Personally, I would solve these two problems in the order I mentioned them, so I would first address the grouping problem. One way to group the data properly in this case would be to use double ranking like this:
WITH partitioned AS (
SELECT
*,
grp = ROW_NUMBER() OVER (PARTITION BY RequestID, ProductID ORDER BY TestDate)

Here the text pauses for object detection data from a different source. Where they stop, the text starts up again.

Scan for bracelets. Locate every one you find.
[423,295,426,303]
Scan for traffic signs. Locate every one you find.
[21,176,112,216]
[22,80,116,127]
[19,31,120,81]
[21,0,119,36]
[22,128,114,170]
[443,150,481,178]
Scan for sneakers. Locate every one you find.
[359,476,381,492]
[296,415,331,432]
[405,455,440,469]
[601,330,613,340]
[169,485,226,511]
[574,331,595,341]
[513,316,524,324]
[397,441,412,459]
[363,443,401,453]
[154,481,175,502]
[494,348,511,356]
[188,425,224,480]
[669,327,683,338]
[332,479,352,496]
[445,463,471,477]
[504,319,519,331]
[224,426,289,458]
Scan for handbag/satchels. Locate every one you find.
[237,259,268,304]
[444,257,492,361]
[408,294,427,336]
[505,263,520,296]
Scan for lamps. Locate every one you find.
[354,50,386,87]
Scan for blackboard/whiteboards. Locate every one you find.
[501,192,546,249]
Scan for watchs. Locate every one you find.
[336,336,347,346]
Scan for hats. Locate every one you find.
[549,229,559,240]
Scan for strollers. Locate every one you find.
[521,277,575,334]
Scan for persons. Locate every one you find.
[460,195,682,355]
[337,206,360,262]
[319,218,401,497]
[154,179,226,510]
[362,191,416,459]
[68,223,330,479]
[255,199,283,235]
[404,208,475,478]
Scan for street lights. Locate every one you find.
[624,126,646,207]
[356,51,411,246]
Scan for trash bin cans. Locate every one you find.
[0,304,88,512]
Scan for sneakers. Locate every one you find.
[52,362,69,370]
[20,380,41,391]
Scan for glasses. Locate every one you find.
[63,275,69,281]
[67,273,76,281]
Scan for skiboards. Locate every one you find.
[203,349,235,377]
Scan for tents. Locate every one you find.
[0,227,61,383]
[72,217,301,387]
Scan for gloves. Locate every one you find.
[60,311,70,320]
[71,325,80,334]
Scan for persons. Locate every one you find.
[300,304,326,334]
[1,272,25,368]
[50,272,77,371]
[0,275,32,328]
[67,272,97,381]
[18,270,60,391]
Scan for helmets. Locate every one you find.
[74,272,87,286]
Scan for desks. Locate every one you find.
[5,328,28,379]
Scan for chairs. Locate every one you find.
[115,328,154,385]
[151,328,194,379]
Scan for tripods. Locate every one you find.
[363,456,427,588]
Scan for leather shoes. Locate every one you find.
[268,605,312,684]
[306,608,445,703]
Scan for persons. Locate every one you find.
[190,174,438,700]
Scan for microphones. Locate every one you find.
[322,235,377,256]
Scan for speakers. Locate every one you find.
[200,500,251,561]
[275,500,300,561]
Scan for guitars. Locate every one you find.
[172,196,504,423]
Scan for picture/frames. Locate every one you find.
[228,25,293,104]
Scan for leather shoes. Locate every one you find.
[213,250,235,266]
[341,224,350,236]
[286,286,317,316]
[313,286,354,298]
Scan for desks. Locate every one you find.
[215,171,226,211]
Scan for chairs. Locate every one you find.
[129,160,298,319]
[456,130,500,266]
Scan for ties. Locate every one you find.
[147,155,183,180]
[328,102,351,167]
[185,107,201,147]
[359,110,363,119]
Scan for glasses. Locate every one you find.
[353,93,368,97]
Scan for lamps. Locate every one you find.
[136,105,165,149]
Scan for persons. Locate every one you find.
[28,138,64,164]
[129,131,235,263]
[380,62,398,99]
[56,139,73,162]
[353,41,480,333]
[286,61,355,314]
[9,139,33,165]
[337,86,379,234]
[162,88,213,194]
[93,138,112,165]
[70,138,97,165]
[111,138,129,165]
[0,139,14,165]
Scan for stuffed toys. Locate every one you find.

- ROW_NUMBER() OVER (PARTITION BY RequestID, ProductID, OutcomeID ORDER BY TestDate)
FROM #ProductTests
)
, grouped AS (
SELECT
RequestID,
ProductID,
StartDate = MIN(TestDate),
OutcomeID
FROM partitioned
GROUP BY
RequestID,
ProductID,
OutcomeID,
grp
)
SELECT *
FROM grouped
;
This should give you the following output for your data sample:
RequestID ProductID StartDate OutcomeID
--------- --------- ---------- ---------
1 2 2005-01-21 10
1 2 2011-01-14 13
1 2 2011-08-10 15
1 2 2012-05-02 10
1 2 2012-11-08 17
Obviously, one thing is still missing, and it's EndDate, and now is the right time to care about it. Use ROW_NUMBER() once again, to rank the result set of the grouped CTE, then use the rankings in the join condition when joining the result set with itself (using an outer join):
WITH partitioned AS (
SELECT
*,
grp = ROW_NUMBER() OVER (PARTITION BY RequestID, ProductID ORDER BY TestDate)
- ROW_NUMBER() OVER (PARTITION BY RequestID, ProductID, OutcomeID ORDER BY TestDate)
FROM #ProductTests
)
, grouped AS (
SELECT
RequestID,
ProductID,
StartDate = MIN(TestDate),
OutcomeID,
rnk = ROW_NUMBER() OVER (PARTITION BY RequestID, ProductID ORDER BY MIN(TestDate))
FROM partitioned
GROUP BY
RequestID,
ProductID,
OutcomeID,
grp
)
SELECT
g1.RequestID,
g1.ProductID,
g1.StartDate,
g2.StartDate AS EndDate,
g1.OutcomeID
FROM grouped g1
LEFT JOIN grouped g2
ON g1.RequestID = g2.RequestID
AND g1.ProductID = g2.ProductID
AND g1.rnk = g2.rnk - 1
;
You can try this query at SQL Fiddle to verify that it returns the output you are after.